Ledger
From Wikipedia, the free encyclopedia
A ledger (from the English dialect forms liggen or leggen, to lie or lay; in sense adapted from the Dutch substantive logger), is the principal book for recording transactions. Originally, the term referred to a book remaining regularly in one place, and so it was used of the copies of the Scriptures and service books kept in a church.
According to Charles Wriothesley's Chronicle (1538):
- the curates should provide a booke of the bible in Englishe, of the largest volume, to be a lidger in the same church for the parishioners to read on.
It is an application of this original meaning that is found in the commercial usage of the term for the principal book of account in a business house (see bookkeeping).

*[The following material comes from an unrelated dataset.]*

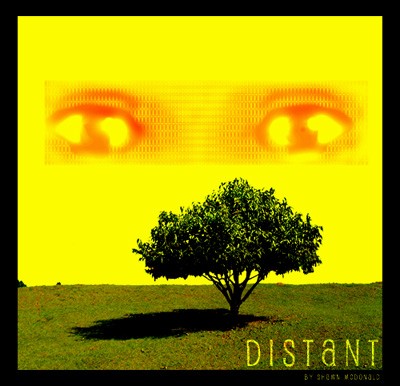 Distant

Apart from these applications to various forms of books, the word is used for
- a small line immediately above or below the musical staff to contain a note such as middle C on the leger line just below the a staff with a treble clef, or an octave higher than concert A, or Hi A on the highland bagpipe, just above the staff with a treble clef. (often spelled leger)
- the horizontal timbers in a scaffold lying parallel to the face of a building, which support the "put logs" (also known by ligger);
- a flat stone to cover a grave, often inscribed as a memorial;
- a stationary form of tackle and bait in angling.
In the form "lieger", the term was formerly frequently applied to a "resident", as distinguished from an "extraordinary" ambassador.